### RINCIAN LATIHAN
Ubah paragraf yang diawali "Menurutnya, tidak mustahil" dalam berita tentang negara maritim di bawah menjadi daftar poin yang lebih singkat. Pertahankan fakta utamanya.
===== KUTIPAN TEKS =====
Jokowi Fokus Bangun Negara Maritim
JAKARTA—Presiden Joko Widodo mengajak semua pihak bekerja keras mengembalikan kejayaan Indonesia sebagai negara maritim untuk kemajuan dan kemakmuran rakyat.
Presiden menekankan hal itu dalam pidatonya pada awal masa jabatan setelah membacakan sumpah sebagai presiden RI di Gedung DPR/MPR, Senin (20/10).
“Samudra, laut, selat dan teluk adalah masa depan peradaban kita. Kita telah terlalu lama memunggungi laut, memunggungi samudra, memunggungi selat dan teluk,” katanya.
Joko Widodo yang akrab disapa Jokowi menyatakan justru dari laut Indonesia bisa kembali jaya seperti semboyan nenek moyang Jalesveva Jayamahe yang berarti di laut justru kita jaya.
Keinginan Jokowi kembali membangun negara maritim mengacu luasnya lautan Indonesia yang mencapai 5,8 juta km2 dengan garis pantai terpanjang keempat di dunia.
Anggota DPR dari Fraksi PKS Al muzzammil Yusuf mengapresiasi pidato pertama Jokowi yang menekankan pemberdayaan potensi maritim.
“Meski aspek yang disampaikan Jokowi tidak banyak, dapat ditangkap apa yang menjadi konsentrasi pemerintahan Jokowi kedepan,” ujarnya.
Menurutnya, tidak mustahil Indonesia bisa maju dan makmur melalui pemberdayaan potensi laut. Konsekuensinya, terangnya, perlu ada kebijakan yang masif dalam modernisasi industri strategis di bidang perkapalan sesuai dengan amanat Undang-Undang (UU) No. 16/2012 Tentang Industri Pertahanan.
“Ke depan kita harus memberikan perhatian khusus kepada industri perkapalan dalam negeri sehingga kita dapat memproduksi kapal yang berkualitas dan membelinya untuk
keperluan dalam negeri,” ujarnya.
Muzzammil menyarankan para nelayan, lulusan sarjana perkapalan, kelautan, dan pertanian diberikan posisi khusus untuk mendukung kebijakan pemerintahan Jokowi.
Sementara itu, Ketua Umum DPP Indonesian National Shipowners’ Association (INSA) Carmelita Hartoto menyatakan keinginan Jokowi mengembalikan kejayaan sebagai negara maritim perlu didukung semua pihak termasuk anggota kabinetnya.
===== DATA YANG DIBERIKAN =====
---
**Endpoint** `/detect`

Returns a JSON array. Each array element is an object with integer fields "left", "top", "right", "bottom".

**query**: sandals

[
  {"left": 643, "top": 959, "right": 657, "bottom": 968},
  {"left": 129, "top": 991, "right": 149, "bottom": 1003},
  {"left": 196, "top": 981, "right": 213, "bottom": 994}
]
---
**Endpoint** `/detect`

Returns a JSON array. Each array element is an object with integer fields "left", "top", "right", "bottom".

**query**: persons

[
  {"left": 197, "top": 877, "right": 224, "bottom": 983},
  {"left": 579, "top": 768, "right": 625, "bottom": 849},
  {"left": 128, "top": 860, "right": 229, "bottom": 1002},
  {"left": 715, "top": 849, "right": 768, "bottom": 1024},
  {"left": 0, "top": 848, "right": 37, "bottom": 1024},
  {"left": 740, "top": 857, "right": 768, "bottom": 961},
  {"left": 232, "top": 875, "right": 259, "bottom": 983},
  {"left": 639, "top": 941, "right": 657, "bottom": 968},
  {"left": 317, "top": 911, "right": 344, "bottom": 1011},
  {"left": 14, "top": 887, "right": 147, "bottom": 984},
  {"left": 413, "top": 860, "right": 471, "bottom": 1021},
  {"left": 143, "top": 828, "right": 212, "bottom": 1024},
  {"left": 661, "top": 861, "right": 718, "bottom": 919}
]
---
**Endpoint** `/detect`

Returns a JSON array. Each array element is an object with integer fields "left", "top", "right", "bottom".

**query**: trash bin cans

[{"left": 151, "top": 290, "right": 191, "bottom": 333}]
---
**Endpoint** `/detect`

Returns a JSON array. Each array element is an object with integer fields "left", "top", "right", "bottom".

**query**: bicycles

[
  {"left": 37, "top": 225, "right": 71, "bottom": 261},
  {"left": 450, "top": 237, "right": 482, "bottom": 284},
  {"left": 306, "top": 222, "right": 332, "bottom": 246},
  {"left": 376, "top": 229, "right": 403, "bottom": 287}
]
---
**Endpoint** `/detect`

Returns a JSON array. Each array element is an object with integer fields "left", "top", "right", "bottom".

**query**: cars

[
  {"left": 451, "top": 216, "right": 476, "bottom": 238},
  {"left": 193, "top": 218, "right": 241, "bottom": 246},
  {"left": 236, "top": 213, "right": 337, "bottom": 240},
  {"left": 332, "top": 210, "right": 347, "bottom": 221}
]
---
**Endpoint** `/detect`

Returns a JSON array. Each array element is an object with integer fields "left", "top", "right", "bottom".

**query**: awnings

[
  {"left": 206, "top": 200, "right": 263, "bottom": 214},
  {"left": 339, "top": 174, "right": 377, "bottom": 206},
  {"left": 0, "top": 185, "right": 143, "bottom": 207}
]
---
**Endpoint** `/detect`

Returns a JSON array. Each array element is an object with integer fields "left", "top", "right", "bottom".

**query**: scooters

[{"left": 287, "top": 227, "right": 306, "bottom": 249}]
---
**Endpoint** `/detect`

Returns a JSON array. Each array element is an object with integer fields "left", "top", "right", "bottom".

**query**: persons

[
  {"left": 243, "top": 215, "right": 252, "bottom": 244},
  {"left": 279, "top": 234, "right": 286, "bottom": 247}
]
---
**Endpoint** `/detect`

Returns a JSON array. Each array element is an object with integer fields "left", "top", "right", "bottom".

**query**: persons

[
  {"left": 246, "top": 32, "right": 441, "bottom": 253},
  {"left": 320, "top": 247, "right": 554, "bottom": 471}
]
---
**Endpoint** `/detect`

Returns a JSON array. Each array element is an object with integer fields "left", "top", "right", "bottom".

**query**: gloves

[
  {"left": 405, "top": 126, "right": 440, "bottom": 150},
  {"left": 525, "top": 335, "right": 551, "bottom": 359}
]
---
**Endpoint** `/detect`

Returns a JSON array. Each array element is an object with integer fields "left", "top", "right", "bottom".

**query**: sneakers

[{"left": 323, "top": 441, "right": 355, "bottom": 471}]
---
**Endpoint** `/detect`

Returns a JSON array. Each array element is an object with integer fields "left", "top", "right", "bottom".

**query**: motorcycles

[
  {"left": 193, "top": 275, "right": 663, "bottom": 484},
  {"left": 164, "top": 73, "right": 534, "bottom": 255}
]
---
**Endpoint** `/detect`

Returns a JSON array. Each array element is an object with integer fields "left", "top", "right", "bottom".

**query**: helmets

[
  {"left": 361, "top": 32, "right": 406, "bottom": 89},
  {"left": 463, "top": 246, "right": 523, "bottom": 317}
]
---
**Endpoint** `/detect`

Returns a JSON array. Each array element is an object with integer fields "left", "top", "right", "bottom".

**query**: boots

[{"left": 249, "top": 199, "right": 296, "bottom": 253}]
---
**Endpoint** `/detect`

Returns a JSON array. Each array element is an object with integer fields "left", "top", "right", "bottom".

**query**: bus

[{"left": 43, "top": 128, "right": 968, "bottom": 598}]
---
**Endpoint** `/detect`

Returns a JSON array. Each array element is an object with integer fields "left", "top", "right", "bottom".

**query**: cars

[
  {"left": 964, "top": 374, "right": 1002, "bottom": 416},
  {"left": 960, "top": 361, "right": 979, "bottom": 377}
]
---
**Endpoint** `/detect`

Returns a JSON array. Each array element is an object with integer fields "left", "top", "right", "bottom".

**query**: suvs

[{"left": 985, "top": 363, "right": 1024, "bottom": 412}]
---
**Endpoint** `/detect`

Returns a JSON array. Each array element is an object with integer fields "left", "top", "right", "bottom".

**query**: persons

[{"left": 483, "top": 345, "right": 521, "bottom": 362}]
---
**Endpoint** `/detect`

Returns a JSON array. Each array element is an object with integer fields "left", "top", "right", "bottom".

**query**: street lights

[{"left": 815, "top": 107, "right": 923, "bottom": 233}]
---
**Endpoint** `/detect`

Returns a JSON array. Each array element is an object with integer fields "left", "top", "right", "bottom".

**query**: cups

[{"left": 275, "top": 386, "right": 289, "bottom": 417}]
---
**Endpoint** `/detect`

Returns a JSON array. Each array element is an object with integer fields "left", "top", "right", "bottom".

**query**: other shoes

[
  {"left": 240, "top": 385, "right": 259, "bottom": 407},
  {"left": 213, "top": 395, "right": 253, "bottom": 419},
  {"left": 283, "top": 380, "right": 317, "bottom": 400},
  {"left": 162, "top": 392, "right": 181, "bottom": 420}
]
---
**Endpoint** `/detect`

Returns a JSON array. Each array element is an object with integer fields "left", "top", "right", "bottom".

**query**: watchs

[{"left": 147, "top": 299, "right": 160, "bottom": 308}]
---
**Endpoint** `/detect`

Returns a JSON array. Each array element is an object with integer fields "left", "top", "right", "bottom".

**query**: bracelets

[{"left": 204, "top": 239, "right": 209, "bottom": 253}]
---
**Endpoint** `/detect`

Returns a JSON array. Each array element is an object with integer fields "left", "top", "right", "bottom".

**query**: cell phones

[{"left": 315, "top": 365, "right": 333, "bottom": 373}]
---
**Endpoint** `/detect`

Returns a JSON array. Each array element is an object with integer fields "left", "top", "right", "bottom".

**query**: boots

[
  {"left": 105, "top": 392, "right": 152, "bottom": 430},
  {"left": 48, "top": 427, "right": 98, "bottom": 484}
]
=====
### JAWABAN TUGAS
- Menurut Al Muzzammil Yusuf, Indonesia bisa maju dan makmur lewat pemberdayaan potensi laut.
- Karena itu, perlu kebijakan besar-besaran untuk memodernisasi industri strategis di bidang perkapalan.
- Kebijakan itu harus sesuai amanat UU No. 16/2012 tentang Industri Pertahanan.